ENUNCIADO:
No texto sobre jornalismo, o que pode mudar quando uma garrafa de um litro de refrigerante é dividida em dez garrafinhas? Liste cada item.

PICICA: "Já em 1920, o educador e filósofo pragmatista
John Dewey dizia que o jornalismo tinha de ir além do mero relato
objetivo de acontecimentos para se tornar um meio de educação e debate
públicos. A imprensa favoreceria o diálogo mais direto entre cidadãos e
jornalistas. Mais do que “reportar”, a atividade jornalística teria em
seu âmago a promoção da “conversa” pública.
A comunicação eletrônica oferece hoje
recursos para se viabilizar as prescrições democratizantes de Dewey. Há
um espaço aberto para experiências no atual vazio cívico da imprensa
jurássica. No empuxo delas, cabe à sociedade dizer com que tipo de
imprensa gostaria de conviver em termos mais duradouros."
MÍDIA NINJA
A velha nova mídia
Por Muniz Sodré em 13/08/2013 na edição 759
A reflexão pública sobre o fenômeno da “Mídia Ninja” suscita um exercício acadêmico adequado a este Observatório da Imprensa:
1. Digamos: dividindo uma garrafa de um litro de refrigerante em
dez garrafinhas, podemos mudar o sistema de produção, de preços, de
distribuição. Só que a natureza do produto oferecido ao mercado continua
a mesma. Em certas circunstâncias, a pluralização da oferta é capaz de
incrementar o grau de democratização da produção e do consumo, mas
refrigerante não deixa de ser refrigerante.

DADOS FORNECIDOS:
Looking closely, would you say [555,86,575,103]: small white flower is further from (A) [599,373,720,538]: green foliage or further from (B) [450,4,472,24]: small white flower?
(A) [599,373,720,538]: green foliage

RESPOSTA FINAL:
- O sistema de produção
- O sistema de preços
- O sistema de distribuição